Das Gesetz hat einen antifeministischen Charakter, denn es diskriminiert muslimische Frauen intersektional – Von dem Recht auf Selbstbestimmung keine Sicht

Wenn es in dem Kampf um die Gleichstellung und eine daraus resultierende Chancengerechtigkeit für Frauen geht, sind in Deutschland offensichtlich nicht alle Frauen gemeint. Das macht der Gesetzesbeschluss deutlich, denn mit ihm geht eine Schwächung des Rechts auf Selbstbestimmung für muslimische Frauen einher, welche einen Hijab tragen. Denn Muslimas werden mit dem Gesetz gezwungen, sich vor die Wahl zu stellen. Entweder müssen sie ihren Hijab ablegen, oder das Studium, Referendariat oder ihren Job im Justizbereich aufgeben. Dieser entstehende Zwang und das damit verwehrte Recht auf Selbstbestimmung verdeutlicht die auftretende Gleichzeitigkeit der Diskriminierung aufgrund des Geschlechts und der Religion. Aus zahlreichen Studien der letzten Jahre ist zu entnehmen, dass gerade Muslimas, welche einen Hijab tragen, mit einer enormen Diskriminierung auf dem Arbeitsmarkt konfrontiert sind.

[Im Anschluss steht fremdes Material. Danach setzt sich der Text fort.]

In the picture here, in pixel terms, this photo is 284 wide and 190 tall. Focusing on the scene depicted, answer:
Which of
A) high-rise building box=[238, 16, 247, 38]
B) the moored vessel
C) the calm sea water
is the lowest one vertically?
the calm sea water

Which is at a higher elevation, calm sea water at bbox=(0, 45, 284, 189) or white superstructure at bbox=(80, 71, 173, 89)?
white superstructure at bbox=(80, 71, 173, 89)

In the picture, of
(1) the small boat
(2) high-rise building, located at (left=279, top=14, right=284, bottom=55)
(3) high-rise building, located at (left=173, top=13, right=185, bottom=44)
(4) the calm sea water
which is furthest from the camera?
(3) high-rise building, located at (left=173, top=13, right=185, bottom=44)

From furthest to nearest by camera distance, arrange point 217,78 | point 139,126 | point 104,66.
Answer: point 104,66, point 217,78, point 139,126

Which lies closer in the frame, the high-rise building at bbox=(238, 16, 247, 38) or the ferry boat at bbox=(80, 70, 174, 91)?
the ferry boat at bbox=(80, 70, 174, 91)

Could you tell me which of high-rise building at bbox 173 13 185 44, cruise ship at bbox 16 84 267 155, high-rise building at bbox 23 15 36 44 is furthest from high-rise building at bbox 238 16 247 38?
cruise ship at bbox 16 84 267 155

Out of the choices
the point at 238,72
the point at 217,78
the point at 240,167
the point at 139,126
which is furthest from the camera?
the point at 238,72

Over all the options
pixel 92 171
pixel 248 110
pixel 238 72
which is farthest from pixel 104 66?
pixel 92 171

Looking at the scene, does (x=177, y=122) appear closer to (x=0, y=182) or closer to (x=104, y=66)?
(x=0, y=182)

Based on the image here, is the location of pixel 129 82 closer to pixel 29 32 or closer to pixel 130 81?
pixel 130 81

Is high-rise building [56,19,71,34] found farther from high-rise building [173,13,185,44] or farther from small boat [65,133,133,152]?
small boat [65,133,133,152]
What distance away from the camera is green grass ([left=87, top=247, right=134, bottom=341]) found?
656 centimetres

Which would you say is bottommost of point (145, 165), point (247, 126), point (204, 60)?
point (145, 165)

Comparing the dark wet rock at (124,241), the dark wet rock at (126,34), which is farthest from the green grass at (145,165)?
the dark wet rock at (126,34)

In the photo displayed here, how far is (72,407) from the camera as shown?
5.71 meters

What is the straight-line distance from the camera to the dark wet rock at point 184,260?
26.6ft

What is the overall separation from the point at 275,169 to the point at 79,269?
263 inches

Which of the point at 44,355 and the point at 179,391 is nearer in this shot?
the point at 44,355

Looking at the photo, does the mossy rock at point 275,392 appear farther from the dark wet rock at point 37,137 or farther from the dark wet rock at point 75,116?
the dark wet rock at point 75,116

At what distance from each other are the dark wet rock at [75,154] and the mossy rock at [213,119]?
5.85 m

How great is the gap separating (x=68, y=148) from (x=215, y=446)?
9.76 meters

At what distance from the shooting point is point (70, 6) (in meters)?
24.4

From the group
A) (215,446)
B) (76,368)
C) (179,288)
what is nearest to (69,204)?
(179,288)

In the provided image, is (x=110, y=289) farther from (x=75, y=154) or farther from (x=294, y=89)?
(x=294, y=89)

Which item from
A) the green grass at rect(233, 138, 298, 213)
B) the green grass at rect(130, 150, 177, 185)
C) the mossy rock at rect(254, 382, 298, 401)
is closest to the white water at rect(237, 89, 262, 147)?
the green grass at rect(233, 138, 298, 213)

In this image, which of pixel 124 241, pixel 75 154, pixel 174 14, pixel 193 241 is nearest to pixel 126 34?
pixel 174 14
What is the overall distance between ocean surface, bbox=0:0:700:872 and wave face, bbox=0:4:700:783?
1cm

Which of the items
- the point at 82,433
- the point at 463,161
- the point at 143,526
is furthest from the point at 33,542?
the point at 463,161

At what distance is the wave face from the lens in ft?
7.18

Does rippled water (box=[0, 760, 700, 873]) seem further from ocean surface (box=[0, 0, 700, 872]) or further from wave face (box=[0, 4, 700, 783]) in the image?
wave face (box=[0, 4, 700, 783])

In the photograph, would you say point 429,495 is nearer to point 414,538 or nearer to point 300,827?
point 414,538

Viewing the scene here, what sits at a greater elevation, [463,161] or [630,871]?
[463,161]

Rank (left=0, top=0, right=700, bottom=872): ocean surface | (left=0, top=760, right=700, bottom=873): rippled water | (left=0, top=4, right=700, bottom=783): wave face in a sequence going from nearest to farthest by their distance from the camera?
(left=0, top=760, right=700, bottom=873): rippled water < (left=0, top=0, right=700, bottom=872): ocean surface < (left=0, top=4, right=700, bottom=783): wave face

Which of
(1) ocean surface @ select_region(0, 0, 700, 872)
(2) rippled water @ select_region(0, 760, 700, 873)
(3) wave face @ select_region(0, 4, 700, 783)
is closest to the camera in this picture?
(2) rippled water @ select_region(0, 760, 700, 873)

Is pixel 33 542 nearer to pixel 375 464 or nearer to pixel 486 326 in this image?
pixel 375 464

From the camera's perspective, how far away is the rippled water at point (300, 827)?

So müssen sich Hijab tragende Muslimas beispielsweise 4,5-mal häufiger bewerben als Frauen, die kein Kopftuch tragen (vgl. neue deutsche organisationen e.V.). Dass diese Diskriminierung mit dem beschlossenen Gesetz nun weiterhin zementiert wird, stößt auf Widerspruch zu unserem in Deutschland ständig hochgepriesenen Anspruch auf gleiche Teilhabechancen. Die systematische Exklusion und Repression machen somit eine gerechte Teilhabe kaum möglich.

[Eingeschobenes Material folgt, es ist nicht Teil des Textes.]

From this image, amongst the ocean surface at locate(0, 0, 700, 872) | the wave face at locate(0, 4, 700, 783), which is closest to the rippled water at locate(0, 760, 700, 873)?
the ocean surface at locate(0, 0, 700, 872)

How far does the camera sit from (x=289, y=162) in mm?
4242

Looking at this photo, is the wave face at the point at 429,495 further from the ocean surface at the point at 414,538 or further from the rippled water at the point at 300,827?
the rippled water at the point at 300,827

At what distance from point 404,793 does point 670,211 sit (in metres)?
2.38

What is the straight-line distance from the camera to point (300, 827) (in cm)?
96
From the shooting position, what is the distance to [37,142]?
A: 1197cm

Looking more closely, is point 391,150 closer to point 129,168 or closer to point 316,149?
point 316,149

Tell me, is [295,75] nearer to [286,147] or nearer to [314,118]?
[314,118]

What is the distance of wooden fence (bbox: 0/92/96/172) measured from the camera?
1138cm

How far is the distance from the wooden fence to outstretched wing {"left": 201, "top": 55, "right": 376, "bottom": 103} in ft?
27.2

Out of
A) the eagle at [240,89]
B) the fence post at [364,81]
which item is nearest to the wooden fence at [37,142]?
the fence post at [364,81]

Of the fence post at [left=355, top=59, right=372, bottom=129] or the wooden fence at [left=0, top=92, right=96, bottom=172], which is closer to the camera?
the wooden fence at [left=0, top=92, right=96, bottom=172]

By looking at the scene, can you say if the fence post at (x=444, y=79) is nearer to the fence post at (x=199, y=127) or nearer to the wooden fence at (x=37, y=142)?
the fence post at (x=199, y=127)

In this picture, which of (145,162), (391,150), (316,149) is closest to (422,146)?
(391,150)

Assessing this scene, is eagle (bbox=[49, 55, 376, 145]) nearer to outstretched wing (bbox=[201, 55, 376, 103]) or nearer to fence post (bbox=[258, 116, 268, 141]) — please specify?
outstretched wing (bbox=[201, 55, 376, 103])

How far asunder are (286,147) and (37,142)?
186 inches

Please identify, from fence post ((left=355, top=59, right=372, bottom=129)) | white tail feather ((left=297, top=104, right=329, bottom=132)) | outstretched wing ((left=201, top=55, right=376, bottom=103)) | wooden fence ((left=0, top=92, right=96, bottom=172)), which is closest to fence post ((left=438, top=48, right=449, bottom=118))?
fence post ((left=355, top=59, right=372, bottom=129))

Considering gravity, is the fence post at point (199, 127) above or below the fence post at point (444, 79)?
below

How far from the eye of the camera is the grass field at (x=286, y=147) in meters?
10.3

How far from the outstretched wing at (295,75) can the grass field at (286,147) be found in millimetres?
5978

Nennen wir es beim Namen – Antimuslimischer Rassismus, eine lange deutsche Tradition

Die Debatte um das Kopftuch ist keine neue. Sie wird in Deutschland nun schon Jahrzehnte geführt. Interessant ist dabei eben auch, wer diese Debatten führt und wie sie geführt werden. Die Stereotypisierung und herablassende Fokussierung auf Hijab tragende Muslimas wird dabei oftmals als Mittel genutzt, um islamfeindliche Denkmuster zu verfestigen und Hijab tragende Muslimas auf ihre „äußere Erscheinungsform“ zu reduzieren. Bekannte Femonationalist*innen nutzen dafür oft das Narrativ der „unterdrückten Frau, die sie retten müssten“. Es sind also vor allem nichtbetroffene Personen, die über Teilhabechancen von Betroffenen entscheiden und den Rahmen für eine sogenannte „Neutralität“ setzen. Tragisch ist hierbei vor allem, dass die weiße Deutungshoheit anmaßend darüber bestimmt, dass eine Muslima, die einen Hijab trägt, in der Ausübung ihres Berufs keine Neutralität wahren könne. Die Infragestellung dessen befördert nicht nur rassistische Ressentiments gegenüber muslimischen Frauen – das beschlossene Gesetz lässt sie verstummen und macht sie unsichtbar – es reproduziert und verfestigt patriarchale Machtstrukturen, in dem es nicht-weißen, Hijab tragenden, muslimischen Frauen den Zugang in Strukturen verwehrt, in denen sie sowieso schon unterrepräsentiert sind.